Puno: Stay vigilant vs PDAF, DAP
MANILA - Although the Supreme Court (SC) has declared lawmakers' Priority Development Assistance Fund (PDAF) and parts of the Aquino administration's Disbursement Acceleration Program (DAP) as unconstitutional, former Chief Justice Reynato Puno said the public should still remain vigilant.
Speaking to ANC's "Beyond Politics," Puno said the high court's rulings on the controversial funds are merely "starting points."
He said it is possible that the PDAF, which is more notoriously known as "pork barrel," may come back in another form.
"It's always a possibility. There are no borders to our imagination," he said.
"The people should be on the lookout, should be vigilant that the budget that will come from Congress will follow the decisions of the high court," he said.
Puno has been calling for a People's Initiative to abolish all forms of pork barrel in government.
He said instead of going to the streets, the public can launch a People's Initiative and convene a People's Congress to push for budgetary reforms.
He said it is a constitutional right of the people to "exercise their sovereignty whenever...a branch of government like Congress refuses to exercise its constitutional duty."
He said a coalition of "like-minded" people could craft and enact a law that will "put an end to the abuses on the use of people's money."
The sovereignty of the people "is the real soul of democracy," he added.
Puno, however, admitted that launching a People's Initiative is a a difficult process.
A petition would need the signatures of at least 10 percent of the country's registered voters, and every legislative district must be represented by at least 3 percent. The Commission of Elections (Comelec) would then have to verify the signatures.
SC ruling on DAP expected
Meanwhile, Puno said the SC's ruling on the DAP did not come as surprising especially after it declared the PDAF as unconstitutional.
"After the PDAF decision, it was easy to anticipate the SC would not have a different ruling on the DAP. I would say that the issues raised by the petitioners in the DAP cases are more serious issues of constitutionality," he said.
He noted that the projects funded by the lawmakers' pork barrel funds were, at least, covered under the General Appropriations Act (GAA).
This is unlike in the case of the DAP, wherein the funding of the projects was not covered by any appropriation in the GAA.

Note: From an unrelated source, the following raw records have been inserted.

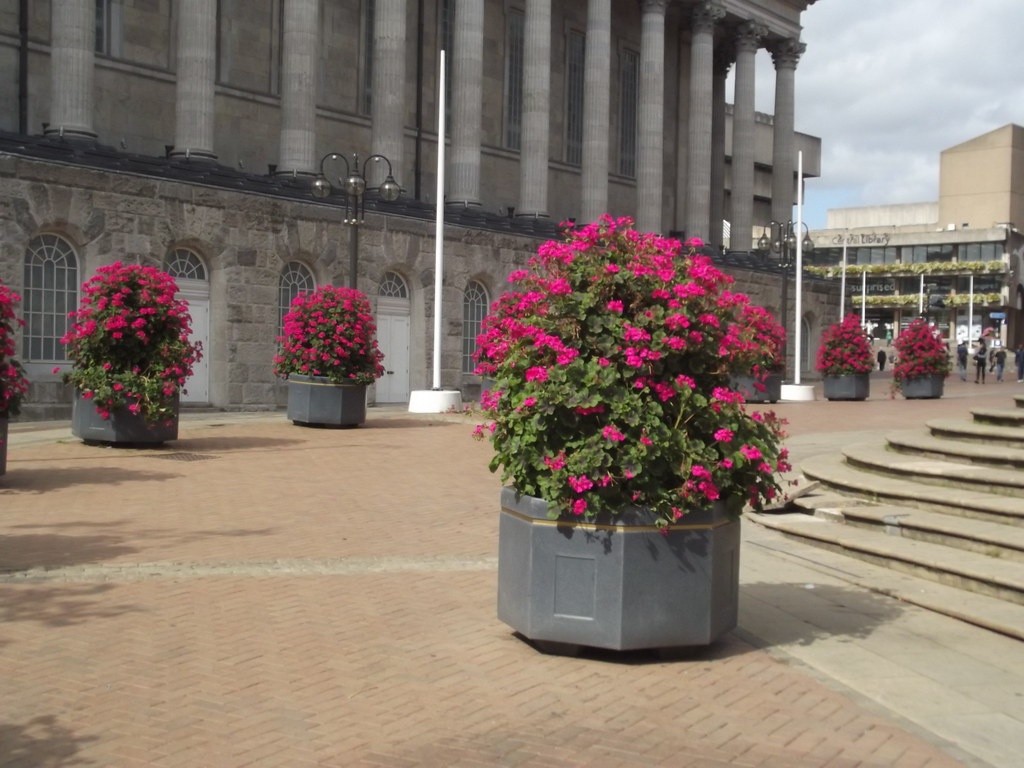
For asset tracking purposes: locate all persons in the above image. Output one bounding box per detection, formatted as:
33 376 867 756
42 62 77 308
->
988 348 996 372
994 347 1006 381
1015 344 1024 383
867 320 891 372
957 341 968 381
973 343 988 384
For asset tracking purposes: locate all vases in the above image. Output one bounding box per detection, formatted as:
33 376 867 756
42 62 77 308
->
69 385 179 446
495 484 745 655
824 373 869 402
897 374 945 401
286 372 368 428
0 416 9 476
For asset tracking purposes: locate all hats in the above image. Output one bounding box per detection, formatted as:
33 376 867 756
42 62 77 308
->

Puno said it is clear in the Constitution that "no public money shall be spent except on the basis of appropriation passed by Congress."
The Aquino administration, for its part, has consistently claimed that it implemented the DAP in good faith in order to spur the country's economic growth.
But according to the former chief justice, determining good faith in the implementation of the DAP is a "difficult subject matter."
He said just because the DAP yielded some positive results on the country's economy, it does not mean that the officials behind it will be cleared of any wrongdoing.